Methane-consuming bacteria could be future of fuel: study
CHICAGO, May 10 (Xinhua) — Researchers at Northwestern University (NU) have found that the enzyme responsible for the methane-methanol conversion in methanotrophic bacteria catalyzes this reaction at a site that contains just one copper ion.
While copper sites are known to catalyze methane-to-methanol conversion in human-made materials, methane-to-methanol catalysis at a monocopper site under ambient conditions is unprecedented, said Matthew O. Ross, the study’s first author and a graduate student at NU. “If we can develop a complete understanding of how they perform this conversion at such mild conditions, we can optimize our own catalysts.”

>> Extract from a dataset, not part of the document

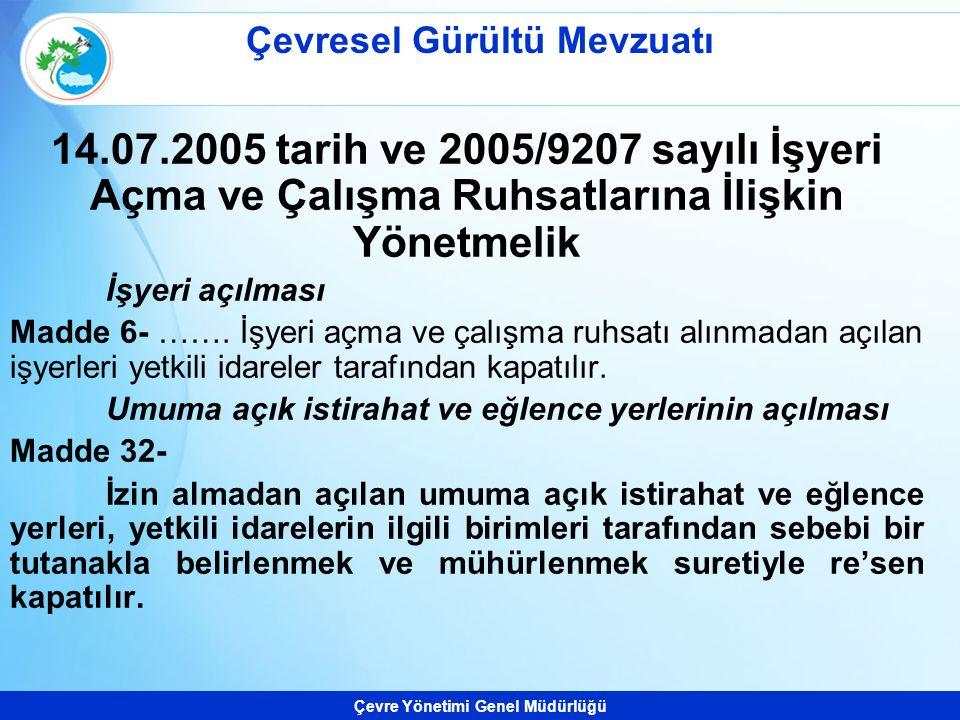 Çevre Yönetimi Genel Müdürlüğü 14.07.2005 tarih ve 2005/9207 sayılı İşyeri Açma ve Çalışma Ruhsatlarına İlişkin Yönetmelik İşyeri açılması Madde 6- ……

“The identity and structure of the metal ions responsible for catalysis have remained elusive for decades,” said Amy C. Rosenzweig, a professor of life sciences in NU’s Weinberg College of Arts and Science. “Our study provides a major leap forward in understanding how bacteria perform methane-to-methanol conversion.”
The finding could lead to newly designed, human-made catalysts that can convert methane, a highly potent greenhouse gas, to readily usable methanol with the same effortless mechanism.
By oxidizing methane and converting it to methanol, methanotrophic bacteria or “methanotrophs” are not only removing a harmful greenhouse gas from the environment, but also generating a readily usable, sustainable fuel for automobiles, electricity and more.
Current industrial processes to catalyze a methane-to-methanol reaction require tremendous pressure and extreme temperatures, reaching higher than 1,300 degrees Celsius. Methanotrophs, however, perform the reaction at room temperature and “for free.”
The study was published on Friday in the journal Science.